WORK ORDER | Without the images, output each record below as it stands.

[[ INPUT DATA, beginning ]]

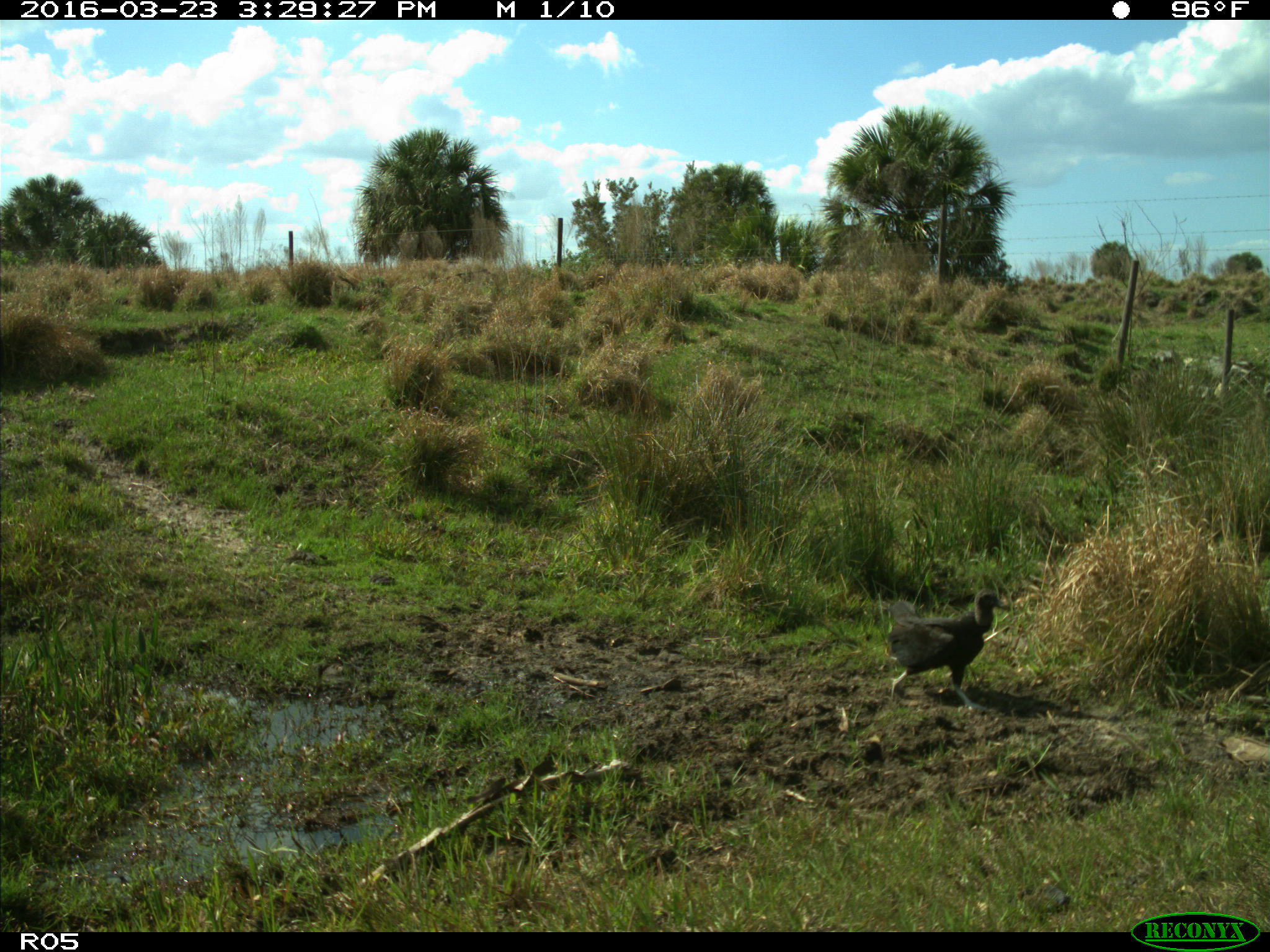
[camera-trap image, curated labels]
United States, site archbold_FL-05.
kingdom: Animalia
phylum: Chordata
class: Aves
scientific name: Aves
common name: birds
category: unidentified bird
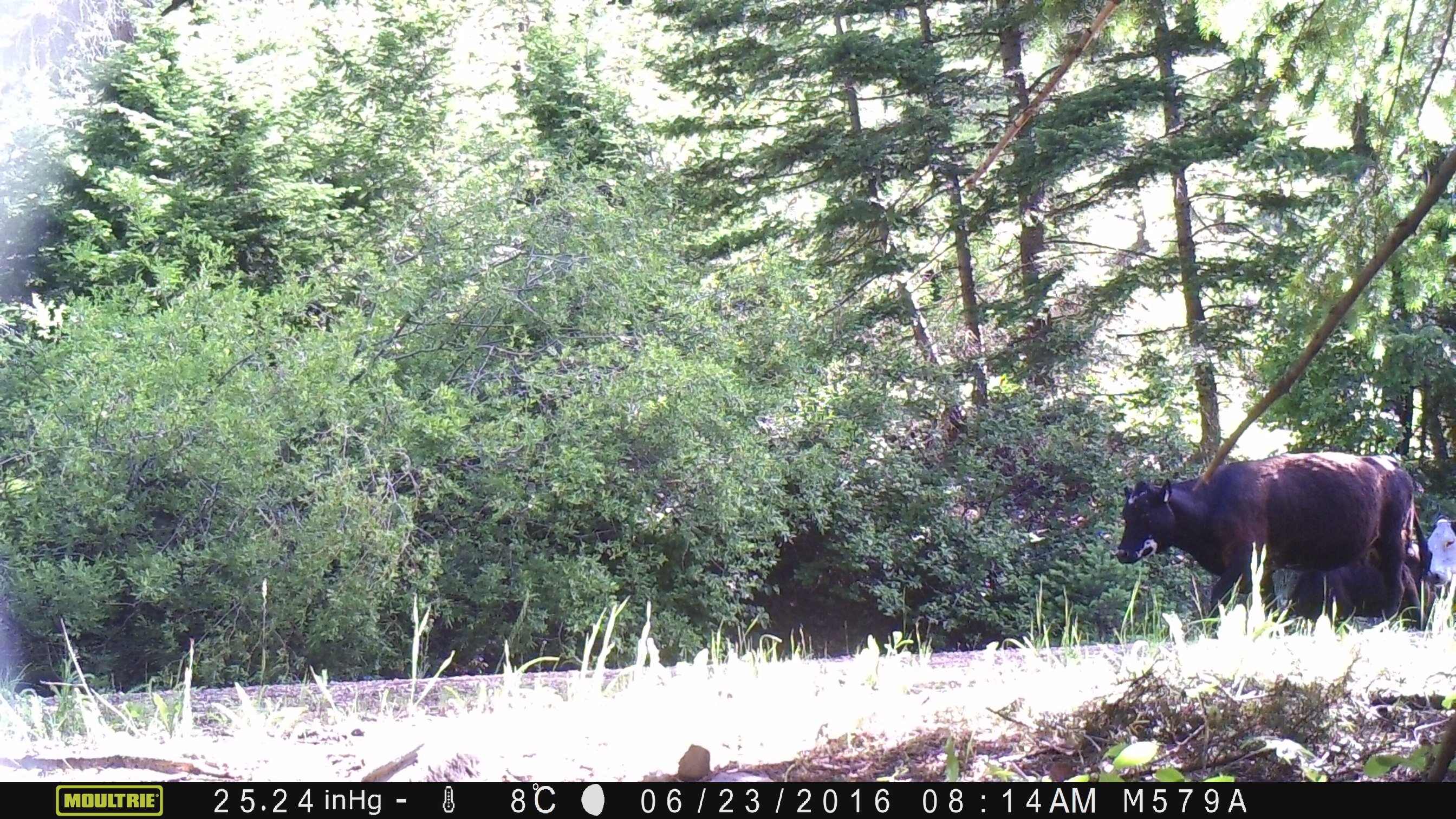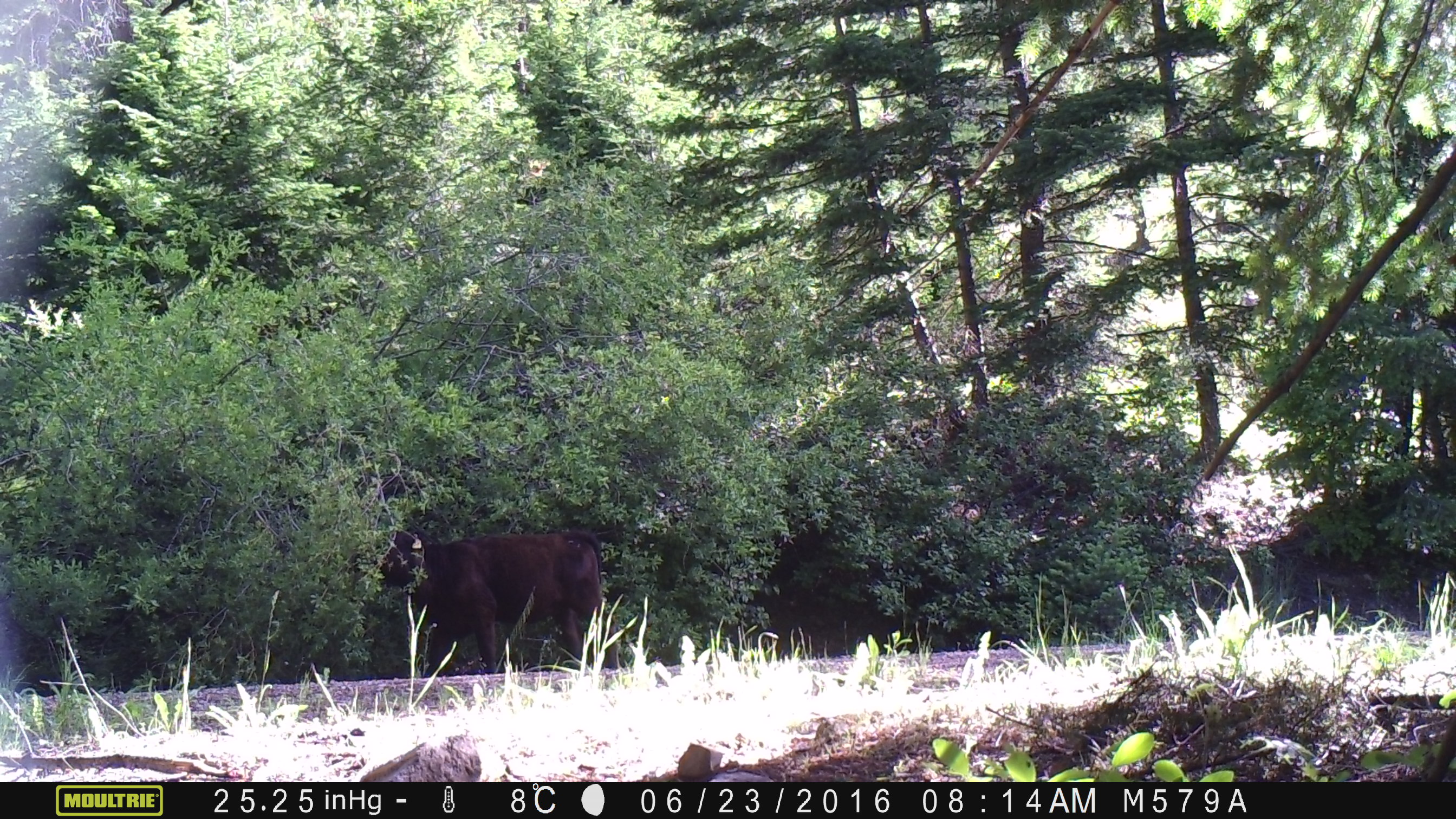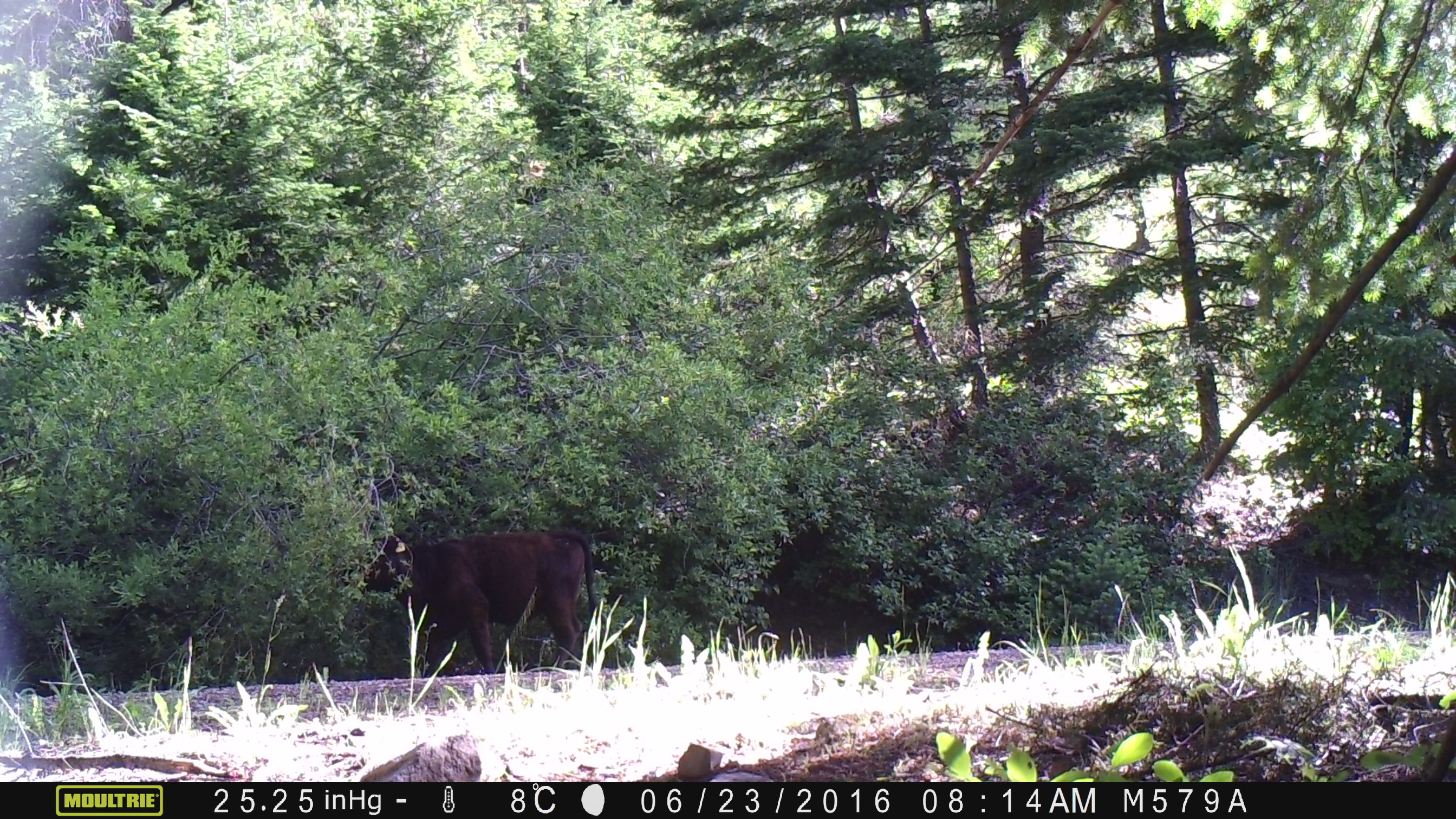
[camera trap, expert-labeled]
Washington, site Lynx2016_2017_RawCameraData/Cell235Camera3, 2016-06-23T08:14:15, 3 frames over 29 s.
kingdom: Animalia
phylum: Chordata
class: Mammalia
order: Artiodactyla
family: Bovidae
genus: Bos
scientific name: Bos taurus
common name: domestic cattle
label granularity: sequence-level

[[ INPUT DATA, end ]]

OUTPUT OF THE TASK |
[camera-trap image, curated labels]
United States, site archbold_FL-05.
kingdom: Animalia
phylum: Chordata
class: Aves
scientific name: Aves
common name: birds
category: unidentified bird
[camera trap, expert-labeled]
Washington, site Lynx2016_2017_RawCameraData/Cell235Camera3, 2016-06-23T08:14:15, 3 frames over 29 s.
kingdom: Animalia
phylum: Chordata
class: Mammalia
order: Artiodactyla
family: Bovidae
genus: Bos
scientific name: Bos taurus
common name: domestic cattle
label granularity: sequence-level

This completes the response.